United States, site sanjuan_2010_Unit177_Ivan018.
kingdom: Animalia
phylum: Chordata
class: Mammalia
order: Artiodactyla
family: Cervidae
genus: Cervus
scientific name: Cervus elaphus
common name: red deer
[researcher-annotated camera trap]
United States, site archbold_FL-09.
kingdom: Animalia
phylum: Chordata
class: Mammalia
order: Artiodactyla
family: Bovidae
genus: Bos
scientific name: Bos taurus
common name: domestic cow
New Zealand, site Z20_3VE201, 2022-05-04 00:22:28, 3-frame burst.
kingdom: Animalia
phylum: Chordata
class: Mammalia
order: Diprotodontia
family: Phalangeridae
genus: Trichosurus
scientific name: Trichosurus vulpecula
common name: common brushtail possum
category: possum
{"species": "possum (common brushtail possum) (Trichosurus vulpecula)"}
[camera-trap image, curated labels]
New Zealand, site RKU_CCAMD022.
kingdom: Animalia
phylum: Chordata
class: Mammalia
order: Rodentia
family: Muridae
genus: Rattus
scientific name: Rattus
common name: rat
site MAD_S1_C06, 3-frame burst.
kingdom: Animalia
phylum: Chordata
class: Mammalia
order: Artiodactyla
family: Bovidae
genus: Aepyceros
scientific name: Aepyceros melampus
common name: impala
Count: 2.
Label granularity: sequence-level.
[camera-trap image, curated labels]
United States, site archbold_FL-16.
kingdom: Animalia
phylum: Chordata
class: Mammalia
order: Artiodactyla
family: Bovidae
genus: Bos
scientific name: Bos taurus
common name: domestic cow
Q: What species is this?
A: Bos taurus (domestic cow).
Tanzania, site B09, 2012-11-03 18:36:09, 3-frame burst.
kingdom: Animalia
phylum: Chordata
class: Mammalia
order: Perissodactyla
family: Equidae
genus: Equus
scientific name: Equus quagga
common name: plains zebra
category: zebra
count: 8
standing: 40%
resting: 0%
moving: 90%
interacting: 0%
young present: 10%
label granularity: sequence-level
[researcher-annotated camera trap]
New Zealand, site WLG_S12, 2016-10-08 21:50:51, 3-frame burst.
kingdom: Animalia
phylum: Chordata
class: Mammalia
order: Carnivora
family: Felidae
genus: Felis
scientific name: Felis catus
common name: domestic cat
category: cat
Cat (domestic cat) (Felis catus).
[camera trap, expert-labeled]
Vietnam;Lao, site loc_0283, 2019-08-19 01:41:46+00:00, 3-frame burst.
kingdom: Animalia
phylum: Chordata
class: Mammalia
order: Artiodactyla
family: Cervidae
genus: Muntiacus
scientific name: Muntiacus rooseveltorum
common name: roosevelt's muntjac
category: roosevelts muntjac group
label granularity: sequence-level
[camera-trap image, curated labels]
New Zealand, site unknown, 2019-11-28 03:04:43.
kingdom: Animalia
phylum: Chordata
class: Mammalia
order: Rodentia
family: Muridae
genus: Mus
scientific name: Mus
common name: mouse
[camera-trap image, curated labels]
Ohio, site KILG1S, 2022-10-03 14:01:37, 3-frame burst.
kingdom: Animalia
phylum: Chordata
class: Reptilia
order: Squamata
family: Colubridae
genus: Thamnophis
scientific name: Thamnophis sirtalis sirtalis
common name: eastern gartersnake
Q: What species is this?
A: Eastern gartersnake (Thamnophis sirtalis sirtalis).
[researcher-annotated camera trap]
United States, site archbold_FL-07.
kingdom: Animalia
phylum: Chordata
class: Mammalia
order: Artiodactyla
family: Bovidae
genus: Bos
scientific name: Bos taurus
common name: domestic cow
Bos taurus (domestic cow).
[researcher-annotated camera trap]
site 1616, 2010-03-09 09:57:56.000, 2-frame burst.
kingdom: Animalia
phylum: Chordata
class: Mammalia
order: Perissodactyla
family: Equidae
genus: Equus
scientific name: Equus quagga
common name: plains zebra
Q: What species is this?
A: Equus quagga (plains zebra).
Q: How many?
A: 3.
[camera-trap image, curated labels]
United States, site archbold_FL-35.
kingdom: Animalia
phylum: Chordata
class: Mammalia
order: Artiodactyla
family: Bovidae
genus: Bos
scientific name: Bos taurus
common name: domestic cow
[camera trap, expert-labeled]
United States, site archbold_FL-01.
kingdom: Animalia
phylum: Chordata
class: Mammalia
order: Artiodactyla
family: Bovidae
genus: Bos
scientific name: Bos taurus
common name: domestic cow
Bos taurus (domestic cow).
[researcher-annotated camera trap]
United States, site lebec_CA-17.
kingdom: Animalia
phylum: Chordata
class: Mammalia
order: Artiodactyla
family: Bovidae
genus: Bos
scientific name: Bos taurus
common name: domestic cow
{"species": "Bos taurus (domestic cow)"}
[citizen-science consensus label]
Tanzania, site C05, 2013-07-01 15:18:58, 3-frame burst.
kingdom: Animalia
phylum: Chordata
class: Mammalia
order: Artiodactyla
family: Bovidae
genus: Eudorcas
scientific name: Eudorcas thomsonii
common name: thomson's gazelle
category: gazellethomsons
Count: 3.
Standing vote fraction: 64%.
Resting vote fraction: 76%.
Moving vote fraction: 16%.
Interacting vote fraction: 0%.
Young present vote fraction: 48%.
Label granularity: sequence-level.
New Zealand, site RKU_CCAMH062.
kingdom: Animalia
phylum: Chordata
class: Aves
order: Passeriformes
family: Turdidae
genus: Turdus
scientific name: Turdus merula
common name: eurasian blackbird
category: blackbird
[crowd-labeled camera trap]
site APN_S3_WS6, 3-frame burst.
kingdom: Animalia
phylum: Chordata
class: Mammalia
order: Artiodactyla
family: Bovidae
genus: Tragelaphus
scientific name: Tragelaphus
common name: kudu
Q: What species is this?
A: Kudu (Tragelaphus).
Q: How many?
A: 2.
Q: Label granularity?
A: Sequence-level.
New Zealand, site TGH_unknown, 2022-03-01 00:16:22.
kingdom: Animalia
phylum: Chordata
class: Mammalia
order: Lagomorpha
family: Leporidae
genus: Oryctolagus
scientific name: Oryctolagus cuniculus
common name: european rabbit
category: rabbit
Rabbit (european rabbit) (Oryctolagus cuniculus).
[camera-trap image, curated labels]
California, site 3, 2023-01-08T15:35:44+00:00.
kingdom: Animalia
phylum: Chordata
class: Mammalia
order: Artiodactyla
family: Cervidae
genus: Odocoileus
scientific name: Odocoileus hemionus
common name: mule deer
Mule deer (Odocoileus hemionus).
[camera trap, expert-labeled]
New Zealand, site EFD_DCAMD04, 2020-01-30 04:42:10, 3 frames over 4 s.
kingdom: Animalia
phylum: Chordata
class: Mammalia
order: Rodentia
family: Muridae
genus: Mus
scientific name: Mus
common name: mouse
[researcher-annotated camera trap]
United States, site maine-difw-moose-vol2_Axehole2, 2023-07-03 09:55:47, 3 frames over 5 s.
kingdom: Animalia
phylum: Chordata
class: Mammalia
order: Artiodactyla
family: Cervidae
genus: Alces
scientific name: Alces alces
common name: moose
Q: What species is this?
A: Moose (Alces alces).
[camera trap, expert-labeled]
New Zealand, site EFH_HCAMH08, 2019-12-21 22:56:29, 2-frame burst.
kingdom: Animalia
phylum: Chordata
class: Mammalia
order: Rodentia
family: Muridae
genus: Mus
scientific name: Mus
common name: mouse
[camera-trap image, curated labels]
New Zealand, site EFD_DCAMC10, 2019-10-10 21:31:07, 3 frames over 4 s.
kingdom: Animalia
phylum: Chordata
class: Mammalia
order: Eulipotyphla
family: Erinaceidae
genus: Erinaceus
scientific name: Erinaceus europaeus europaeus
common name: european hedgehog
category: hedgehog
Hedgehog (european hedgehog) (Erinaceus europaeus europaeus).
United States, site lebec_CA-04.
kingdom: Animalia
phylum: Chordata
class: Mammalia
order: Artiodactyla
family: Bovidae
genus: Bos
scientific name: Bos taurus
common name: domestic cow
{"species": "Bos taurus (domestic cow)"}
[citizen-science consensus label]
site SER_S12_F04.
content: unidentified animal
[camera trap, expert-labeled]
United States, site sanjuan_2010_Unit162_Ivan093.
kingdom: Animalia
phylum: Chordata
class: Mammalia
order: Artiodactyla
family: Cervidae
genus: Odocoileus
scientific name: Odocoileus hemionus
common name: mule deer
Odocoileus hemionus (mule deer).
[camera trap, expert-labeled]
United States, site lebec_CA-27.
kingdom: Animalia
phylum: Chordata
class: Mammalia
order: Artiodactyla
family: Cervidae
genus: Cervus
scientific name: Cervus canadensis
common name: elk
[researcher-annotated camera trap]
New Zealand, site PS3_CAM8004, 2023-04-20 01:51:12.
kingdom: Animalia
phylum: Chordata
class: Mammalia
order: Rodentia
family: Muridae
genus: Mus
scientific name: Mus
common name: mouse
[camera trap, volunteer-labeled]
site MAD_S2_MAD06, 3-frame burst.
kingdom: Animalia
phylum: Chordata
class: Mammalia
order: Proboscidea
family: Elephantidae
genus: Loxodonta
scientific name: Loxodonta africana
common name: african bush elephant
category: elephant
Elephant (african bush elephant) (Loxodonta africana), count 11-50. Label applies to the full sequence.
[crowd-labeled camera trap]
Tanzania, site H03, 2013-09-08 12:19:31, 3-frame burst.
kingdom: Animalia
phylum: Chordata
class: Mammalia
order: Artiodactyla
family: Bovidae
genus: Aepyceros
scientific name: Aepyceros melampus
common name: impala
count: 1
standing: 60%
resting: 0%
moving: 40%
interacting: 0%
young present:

——————————

EXERCISE GOAL: Please return each line of the listing above that contains "frames".

REPLY TO THE TASK:
New Zealand, site EFD_DCAMD04, 2020-01-30 04:42:10, 3 frames over 4 s.
United States, site maine-difw-moose-vol2_Axehole2, 2023-07-03 09:55:47, 3 frames over 5 s.
New Zealand, site EFD_DCAMC10, 2019-10-10 21:31:07, 3 frames over 4 s.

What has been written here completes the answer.